● Text shown
__________________________________________________

DSC curves of heating and cooling (indicated by the arrows) at a rate of 20 K/min for alloys Al₆₄Cu₂₄Fe₁₂, Al₆₄Cu₂₄Fe₁₀Cr₂ and Al₆₄Cu₂₄Fe₈Cr₄.

Figure 7 presents the x-ray diffraction patterns of alloys Al₆₄Cu₂₄Fe₁₀Cr₂ and Al₆₄Cu₂₄Fe₈Cr₄ after different treatments. The most considerable changes in these curves are disappearance of phase Al₇Cu₂Fe and growth in the content of the quasicrystalline I-phase. Therefore, the wide endothermic peak at 827°C may be connected with melting of phase ω-Al₇Cu₂Fe. In addition, in accordance with Fig. 7a and c, after holding at 880°C and air cooling, Al₇Cu₂Fe becomes one of the main phases, which differs radically from the condition after the hold at 880°C and water quenching. This may be explained by repeated precipitation of the molten Al₇Cu₂Fe phase under slow cooling in air. This agrees with the exothermic peaks near 800°C on the cooling curves of alloys Al₆₄Cu₂₄Fe₁₀Cr₂ and Al₆₄Cu₂₄Fe₈Cr₄ (Fig. 6). On the whole, quenching from 880°C (30 min) in water provides formation of only quasicrystalline phases (icosahedral and decagonal ones). It should be noted that the intensity of the peaks from phase Al₆₅Cu₂Fe₁₀Cr₅ remains high, which indicates its high thermal stability. In addition, the x-ray diffraction patterns of the two alloys reflect the following little difference: phase ω-Al₇Cu₂Fe forms more easily in alloy Al₆₄Cu₂₄Fe₁₀Cr₂ at 750°C (Fig. 7).

Fig. 7.

X-ray diffraction patterns (n is the number of pulses) of alloys Al₆₄Cu₂₄Fe₁₀Cr₂ (a, b ) and Al₆₄Cu₂₄Fe₈Cr₄ (c, d ) after holding at 750 and 880°C and cooling in air (a, c) and in water (b, d ): ♦) peaks from Al₆₅Cu₂₀Fe₁₀Cr₅; ○) ω-Al₇Cu₂Fe; ■) Al₂Cu; ●) AlCu; ∆) Al₂Cu₃; ▲) Al₈₆Cr₄; ★) FeCr; ☆) AlCu₃.

__________________________________________________

● Task directions
Resume the passage on phases in Al-Cu-Fe-Cr alloys, starting right after the caption for Fig. 7.

__________________________________________________

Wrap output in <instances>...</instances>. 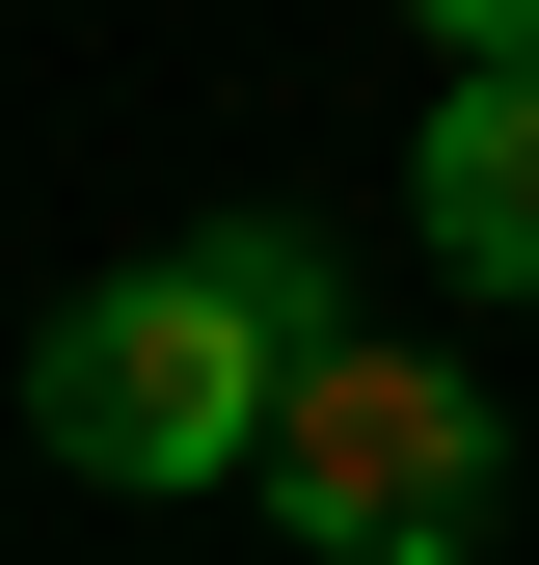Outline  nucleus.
Listing matches in <instances>:
<instances>
[{"instance_id":"1","label":"nucleus","mask_w":539,"mask_h":565,"mask_svg":"<svg viewBox=\"0 0 539 565\" xmlns=\"http://www.w3.org/2000/svg\"><path fill=\"white\" fill-rule=\"evenodd\" d=\"M270 404H297V350L243 323V269H216V243H162V269H108V297H54V323H28V431L82 458V484H162V512L270 458Z\"/></svg>"},{"instance_id":"2","label":"nucleus","mask_w":539,"mask_h":565,"mask_svg":"<svg viewBox=\"0 0 539 565\" xmlns=\"http://www.w3.org/2000/svg\"><path fill=\"white\" fill-rule=\"evenodd\" d=\"M486 377H458V350H297V404H270V512H297L324 565H458L486 539Z\"/></svg>"},{"instance_id":"3","label":"nucleus","mask_w":539,"mask_h":565,"mask_svg":"<svg viewBox=\"0 0 539 565\" xmlns=\"http://www.w3.org/2000/svg\"><path fill=\"white\" fill-rule=\"evenodd\" d=\"M404 216H432V269L539 297V82H458V108H432V162H404Z\"/></svg>"},{"instance_id":"4","label":"nucleus","mask_w":539,"mask_h":565,"mask_svg":"<svg viewBox=\"0 0 539 565\" xmlns=\"http://www.w3.org/2000/svg\"><path fill=\"white\" fill-rule=\"evenodd\" d=\"M404 28H432L458 82H539V0H404Z\"/></svg>"}]
</instances>
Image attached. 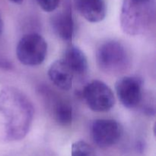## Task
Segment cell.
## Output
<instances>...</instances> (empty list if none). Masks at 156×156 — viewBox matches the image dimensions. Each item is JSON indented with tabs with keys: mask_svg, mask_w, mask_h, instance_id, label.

__________________________________________________

● Solved exercise
Figure 8 presents the structure of alloy Al₆₄Cu₂₄Fe₁₀Cr₂ after holding at different temperature and cooling in air. It can be seen that phase λ -(Al-Cu)₁₃Fe₄ disappears with growth of the temperature giving place to a gray quasicrystalline phase or an ω -Al₇Cu₂Fe phase. The microstructure of the two alloys after water quenching looks similarly and is not presented in the paper. The composition of the phases (Table 2) in the regions shown in Fig. 9 for alloy Al₆₄Cu₂₄Fe₁₀Cr₂ was determined with the help of an energy dispersive attachment to the scanning electron microscope. It turned out (Table 2) that after the heating to 900°C and air cooling phase ω-Al₇Cu₂Fe in region 3 has composition Al_68.01Cu_21.96Fe_10.03. However, for the light-gray region 2 the composition is Al_64.09Cu_26.73Fe_9.18, which means that the I-phase and the ω-Al₇Cu₂Fe phase in this test look approximately similarly. Figure 9b presents the Al₆₅Cu₂₀Fe₁₀Cr₅ phase and the I-phase obtained after water cooling. According to the data of Table 2, the dark-gray region corresponds to phase Al₆₅Cu₂₀Fe₁₀Cr₅, and the light-gray region corresponds to the I-phase. The uneven region marked with the arrow in Fig. 9b may be explained by melting of phase λ-(Al-Cu)₁₃Fe₄.

Fig. 8.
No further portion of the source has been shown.